-- Material provided follows --

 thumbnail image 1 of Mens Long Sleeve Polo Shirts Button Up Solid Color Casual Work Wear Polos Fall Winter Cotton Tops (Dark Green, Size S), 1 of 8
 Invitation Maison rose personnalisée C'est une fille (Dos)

-- Material provided concluded --
-- Material provided follows --

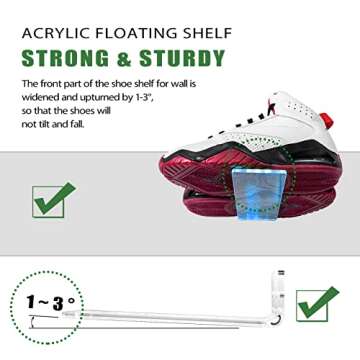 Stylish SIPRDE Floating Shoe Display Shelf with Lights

-- Material provided concluded --
-- Material provided follows --

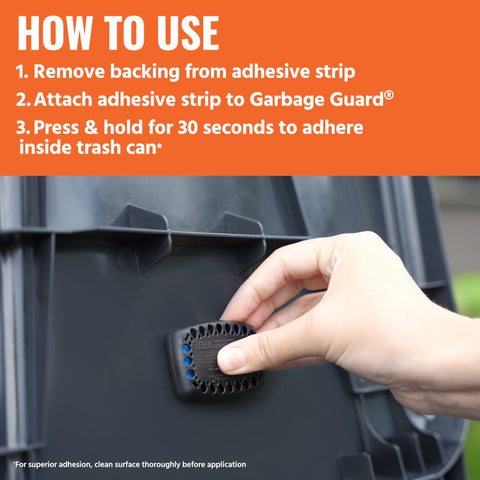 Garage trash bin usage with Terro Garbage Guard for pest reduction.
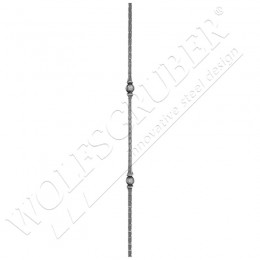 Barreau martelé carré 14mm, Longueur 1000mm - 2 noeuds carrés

-- Material provided concluded --

Required work: Taking the records above, print only and exactly the lines from the line with "Garage trash bin" to the line with "Barreau martelé carré", both kept, and exclude pictures.

Exercise solution:
 Garage trash bin usage with Terro Garbage Guard for pest reduction.
 Barreau martelé carré 14mm, Longueur 1000mm - 2 noeuds carrés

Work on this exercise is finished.